== MATERIALS PROVIDED ==
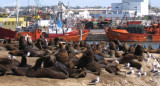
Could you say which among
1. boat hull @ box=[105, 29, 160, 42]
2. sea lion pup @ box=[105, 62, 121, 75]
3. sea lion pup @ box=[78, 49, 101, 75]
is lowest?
boat hull @ box=[105, 29, 160, 42]

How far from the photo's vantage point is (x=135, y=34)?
139 ft

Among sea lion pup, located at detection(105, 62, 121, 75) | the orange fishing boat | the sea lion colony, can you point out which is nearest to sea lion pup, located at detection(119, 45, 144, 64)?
the sea lion colony

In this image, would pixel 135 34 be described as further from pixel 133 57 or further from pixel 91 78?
pixel 91 78

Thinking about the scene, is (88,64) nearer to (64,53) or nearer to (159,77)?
(64,53)

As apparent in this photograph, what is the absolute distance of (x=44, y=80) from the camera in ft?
34.2

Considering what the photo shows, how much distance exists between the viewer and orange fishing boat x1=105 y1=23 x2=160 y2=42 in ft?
137

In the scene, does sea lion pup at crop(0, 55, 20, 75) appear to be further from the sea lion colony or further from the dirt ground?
the dirt ground

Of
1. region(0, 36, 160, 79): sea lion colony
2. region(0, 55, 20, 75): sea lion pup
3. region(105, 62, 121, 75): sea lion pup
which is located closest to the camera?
region(0, 55, 20, 75): sea lion pup

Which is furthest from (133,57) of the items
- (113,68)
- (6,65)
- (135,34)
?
(135,34)

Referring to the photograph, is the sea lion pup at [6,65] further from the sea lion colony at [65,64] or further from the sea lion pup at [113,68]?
the sea lion pup at [113,68]

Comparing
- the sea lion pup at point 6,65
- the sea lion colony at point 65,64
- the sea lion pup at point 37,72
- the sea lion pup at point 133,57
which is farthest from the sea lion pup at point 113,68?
the sea lion pup at point 6,65

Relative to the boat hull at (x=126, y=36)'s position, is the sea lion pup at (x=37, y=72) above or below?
above

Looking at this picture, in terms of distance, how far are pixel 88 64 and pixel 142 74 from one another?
2644 millimetres

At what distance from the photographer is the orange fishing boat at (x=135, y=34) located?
137 feet
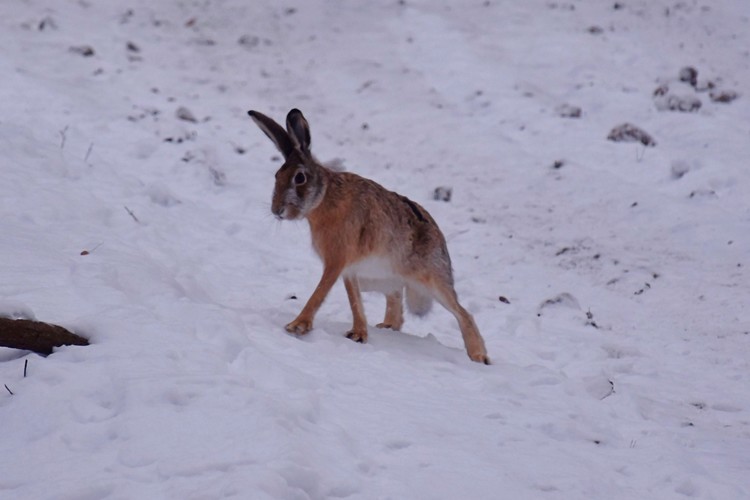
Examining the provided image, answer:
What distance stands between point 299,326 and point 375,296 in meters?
2.25

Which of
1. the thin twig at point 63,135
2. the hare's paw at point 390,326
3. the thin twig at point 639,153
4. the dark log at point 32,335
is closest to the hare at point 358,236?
the hare's paw at point 390,326

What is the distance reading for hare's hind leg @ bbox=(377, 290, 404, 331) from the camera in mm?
6988

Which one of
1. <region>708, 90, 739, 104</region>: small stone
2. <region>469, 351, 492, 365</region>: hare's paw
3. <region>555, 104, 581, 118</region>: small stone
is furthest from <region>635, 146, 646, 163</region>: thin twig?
<region>469, 351, 492, 365</region>: hare's paw

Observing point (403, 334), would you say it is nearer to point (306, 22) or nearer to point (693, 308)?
point (693, 308)

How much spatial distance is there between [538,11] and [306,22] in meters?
4.20

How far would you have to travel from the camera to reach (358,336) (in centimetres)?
622

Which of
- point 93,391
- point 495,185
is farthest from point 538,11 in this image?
point 93,391

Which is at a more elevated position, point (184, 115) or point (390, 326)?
point (184, 115)

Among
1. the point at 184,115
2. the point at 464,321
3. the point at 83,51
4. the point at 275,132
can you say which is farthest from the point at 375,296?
the point at 83,51

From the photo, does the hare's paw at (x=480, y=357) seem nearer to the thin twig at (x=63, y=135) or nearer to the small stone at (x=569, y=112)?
the thin twig at (x=63, y=135)

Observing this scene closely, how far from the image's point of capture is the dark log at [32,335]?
4297 millimetres

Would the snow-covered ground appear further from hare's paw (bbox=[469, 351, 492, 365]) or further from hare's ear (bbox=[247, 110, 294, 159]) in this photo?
hare's ear (bbox=[247, 110, 294, 159])

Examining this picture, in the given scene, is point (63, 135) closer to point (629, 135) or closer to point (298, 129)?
point (298, 129)

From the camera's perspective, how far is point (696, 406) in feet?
19.1
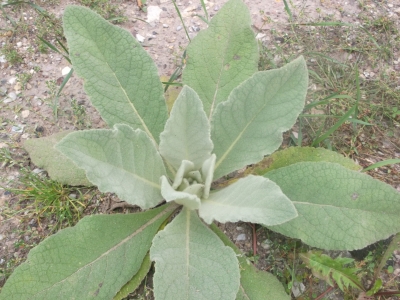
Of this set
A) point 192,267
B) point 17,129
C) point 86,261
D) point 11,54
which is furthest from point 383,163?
point 11,54

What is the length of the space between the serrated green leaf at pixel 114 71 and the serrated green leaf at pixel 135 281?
2.08 feet

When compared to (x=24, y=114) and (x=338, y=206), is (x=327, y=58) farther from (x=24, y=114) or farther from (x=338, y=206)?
(x=24, y=114)

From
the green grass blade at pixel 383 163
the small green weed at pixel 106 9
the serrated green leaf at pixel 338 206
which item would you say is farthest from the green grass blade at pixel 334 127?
the small green weed at pixel 106 9

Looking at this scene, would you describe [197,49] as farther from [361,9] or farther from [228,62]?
[361,9]

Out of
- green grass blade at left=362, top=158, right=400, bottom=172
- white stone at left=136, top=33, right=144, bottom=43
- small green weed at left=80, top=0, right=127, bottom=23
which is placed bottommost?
green grass blade at left=362, top=158, right=400, bottom=172

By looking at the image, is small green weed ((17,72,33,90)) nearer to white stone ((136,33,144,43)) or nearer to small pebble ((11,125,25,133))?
small pebble ((11,125,25,133))

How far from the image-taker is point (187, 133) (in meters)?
1.78

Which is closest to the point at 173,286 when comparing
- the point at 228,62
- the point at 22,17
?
the point at 228,62

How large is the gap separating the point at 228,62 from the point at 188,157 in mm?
613

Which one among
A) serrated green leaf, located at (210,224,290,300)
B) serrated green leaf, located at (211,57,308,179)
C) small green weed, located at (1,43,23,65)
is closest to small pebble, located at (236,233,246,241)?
serrated green leaf, located at (210,224,290,300)

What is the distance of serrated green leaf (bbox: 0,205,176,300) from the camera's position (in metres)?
1.81

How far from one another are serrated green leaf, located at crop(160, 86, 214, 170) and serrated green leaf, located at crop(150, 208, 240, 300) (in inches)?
12.8

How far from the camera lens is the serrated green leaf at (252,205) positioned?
1.48m

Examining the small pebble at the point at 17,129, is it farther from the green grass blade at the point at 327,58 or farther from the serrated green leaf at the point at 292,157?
the green grass blade at the point at 327,58
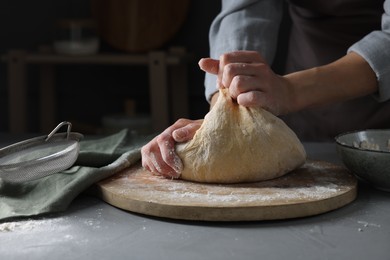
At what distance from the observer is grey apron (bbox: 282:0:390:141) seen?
1395 mm

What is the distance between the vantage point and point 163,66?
2.26 m

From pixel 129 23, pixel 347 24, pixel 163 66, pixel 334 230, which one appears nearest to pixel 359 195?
pixel 334 230

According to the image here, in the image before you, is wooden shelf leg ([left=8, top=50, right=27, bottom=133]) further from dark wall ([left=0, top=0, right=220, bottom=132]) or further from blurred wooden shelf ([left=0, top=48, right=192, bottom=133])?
dark wall ([left=0, top=0, right=220, bottom=132])

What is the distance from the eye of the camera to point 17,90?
237cm

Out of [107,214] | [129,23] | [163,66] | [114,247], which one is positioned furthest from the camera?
[129,23]

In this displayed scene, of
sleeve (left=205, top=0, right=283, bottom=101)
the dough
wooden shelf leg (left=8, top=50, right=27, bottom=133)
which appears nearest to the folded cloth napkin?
the dough

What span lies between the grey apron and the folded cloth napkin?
23.3 inches

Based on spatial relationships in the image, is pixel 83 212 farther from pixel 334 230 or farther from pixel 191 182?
pixel 334 230

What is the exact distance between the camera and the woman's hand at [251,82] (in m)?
1.00

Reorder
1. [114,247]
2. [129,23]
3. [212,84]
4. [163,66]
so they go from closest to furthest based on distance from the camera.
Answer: [114,247]
[212,84]
[163,66]
[129,23]

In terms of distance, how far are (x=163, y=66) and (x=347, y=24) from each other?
0.96m

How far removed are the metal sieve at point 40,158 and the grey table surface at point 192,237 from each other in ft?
0.27

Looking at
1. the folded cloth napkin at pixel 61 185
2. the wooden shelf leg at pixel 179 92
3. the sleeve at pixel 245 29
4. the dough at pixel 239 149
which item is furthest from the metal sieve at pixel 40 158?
the wooden shelf leg at pixel 179 92

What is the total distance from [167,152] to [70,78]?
5.98 ft
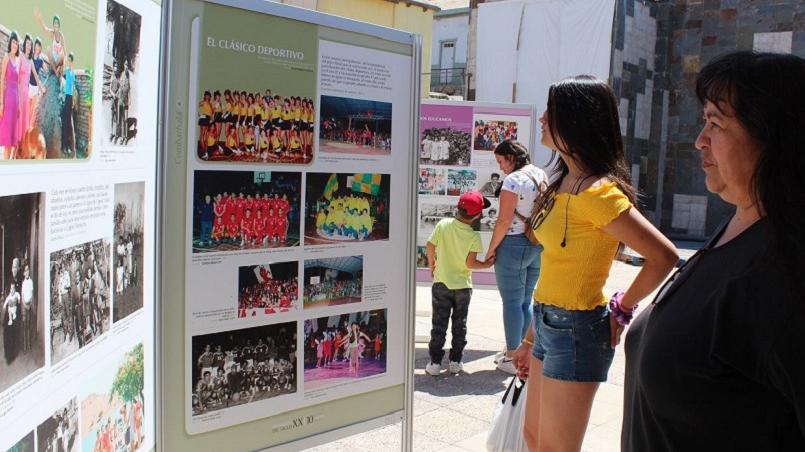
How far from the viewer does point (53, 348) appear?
4.70 feet

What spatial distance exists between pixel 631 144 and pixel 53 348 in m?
19.9

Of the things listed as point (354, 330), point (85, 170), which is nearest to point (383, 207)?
point (354, 330)

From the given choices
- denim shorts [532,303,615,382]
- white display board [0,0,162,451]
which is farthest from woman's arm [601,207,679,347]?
white display board [0,0,162,451]

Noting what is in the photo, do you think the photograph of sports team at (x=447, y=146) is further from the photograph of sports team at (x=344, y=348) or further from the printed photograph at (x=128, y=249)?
the printed photograph at (x=128, y=249)

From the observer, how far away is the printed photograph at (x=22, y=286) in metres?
1.25

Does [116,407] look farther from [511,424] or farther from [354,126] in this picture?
[511,424]

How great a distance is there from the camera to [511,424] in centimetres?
295

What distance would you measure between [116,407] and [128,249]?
0.41 meters

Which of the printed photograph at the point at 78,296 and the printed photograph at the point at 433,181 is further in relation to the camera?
the printed photograph at the point at 433,181

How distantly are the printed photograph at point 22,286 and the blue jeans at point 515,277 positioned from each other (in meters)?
3.91

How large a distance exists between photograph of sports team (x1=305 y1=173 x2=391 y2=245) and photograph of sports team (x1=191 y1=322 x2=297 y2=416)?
0.35m

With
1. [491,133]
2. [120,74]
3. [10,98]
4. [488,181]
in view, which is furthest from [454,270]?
[10,98]

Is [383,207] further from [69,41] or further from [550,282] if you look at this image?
[69,41]

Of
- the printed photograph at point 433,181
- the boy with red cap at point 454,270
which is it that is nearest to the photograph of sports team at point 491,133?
the printed photograph at point 433,181
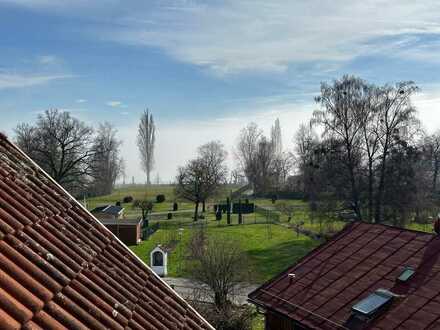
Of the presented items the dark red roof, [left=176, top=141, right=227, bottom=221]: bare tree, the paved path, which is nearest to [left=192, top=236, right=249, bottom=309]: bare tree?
the paved path

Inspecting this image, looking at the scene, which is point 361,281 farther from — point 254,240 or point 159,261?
point 254,240

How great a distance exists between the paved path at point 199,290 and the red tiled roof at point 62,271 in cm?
1530

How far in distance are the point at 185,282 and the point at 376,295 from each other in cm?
1520

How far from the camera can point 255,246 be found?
32781 mm

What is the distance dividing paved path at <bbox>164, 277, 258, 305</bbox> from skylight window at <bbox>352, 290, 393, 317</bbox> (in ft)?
A: 31.8

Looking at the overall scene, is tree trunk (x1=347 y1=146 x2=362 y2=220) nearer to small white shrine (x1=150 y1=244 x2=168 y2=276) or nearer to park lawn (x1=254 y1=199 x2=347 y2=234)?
park lawn (x1=254 y1=199 x2=347 y2=234)

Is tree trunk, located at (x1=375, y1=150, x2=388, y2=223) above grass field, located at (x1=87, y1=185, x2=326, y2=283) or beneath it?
above

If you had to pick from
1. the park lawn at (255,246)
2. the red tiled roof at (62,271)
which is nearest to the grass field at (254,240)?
the park lawn at (255,246)

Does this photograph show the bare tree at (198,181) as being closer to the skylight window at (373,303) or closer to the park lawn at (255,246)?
the park lawn at (255,246)

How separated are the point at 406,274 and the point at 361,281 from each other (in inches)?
43.8

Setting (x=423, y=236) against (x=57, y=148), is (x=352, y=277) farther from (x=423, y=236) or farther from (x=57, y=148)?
(x=57, y=148)

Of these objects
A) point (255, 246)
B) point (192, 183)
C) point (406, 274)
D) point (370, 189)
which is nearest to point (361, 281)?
point (406, 274)

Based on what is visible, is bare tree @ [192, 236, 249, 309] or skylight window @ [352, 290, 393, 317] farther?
bare tree @ [192, 236, 249, 309]

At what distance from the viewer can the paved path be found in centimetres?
1867
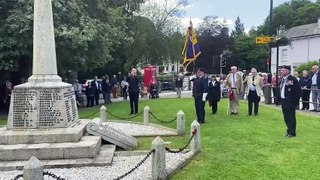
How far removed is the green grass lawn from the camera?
25.8 ft

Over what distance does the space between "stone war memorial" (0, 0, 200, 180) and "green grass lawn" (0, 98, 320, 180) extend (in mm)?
593

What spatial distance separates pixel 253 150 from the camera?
390 inches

== WHAT YOU HAVE TO DO ==
Starting at the line containing "If you had to pick from" and continuing through the end of the records, rename "skylight window" to "roof window" wherever it appears and leave every other part unchanged. Reproduce only those lines, with the pictures left out.

== RESPONSE TO THIS EXERCISE ==
If you had to pick from
1. the park lawn at (255,246)
2. the red tiled roof at (62,271)
which is nearest to the grass field at (254,240)?
the park lawn at (255,246)

Does this photograph show the bare tree at (198,181) as being closer to the roof window at (373,303) or closer to the park lawn at (255,246)?
the park lawn at (255,246)

How separated are the point at 406,274 and the point at 361,281 from each other (in inches)?
43.8

Setting (x=423, y=236) against (x=57, y=148), is (x=352, y=277) farther from (x=423, y=236) or farther from (x=57, y=148)?
(x=57, y=148)

Of these objects
A) point (255, 246)
B) point (192, 183)
C) point (406, 274)
D) point (370, 189)
which is nearest to point (361, 281)?
point (406, 274)

Based on what is visible, is bare tree @ [192, 236, 249, 309] or roof window @ [352, 290, 393, 317] farther?
bare tree @ [192, 236, 249, 309]

At what distance from the viewer can the paved path be found in centimetres?
1867
How far removed is the green grass lawn from the camera?
25.8 ft

Over what distance does the space between "stone war memorial" (0, 0, 200, 180) and "green grass lawn" (0, 98, 320, 180) extend (in mm)?
593

What spatial distance separates pixel 253 150 from the camera?
390 inches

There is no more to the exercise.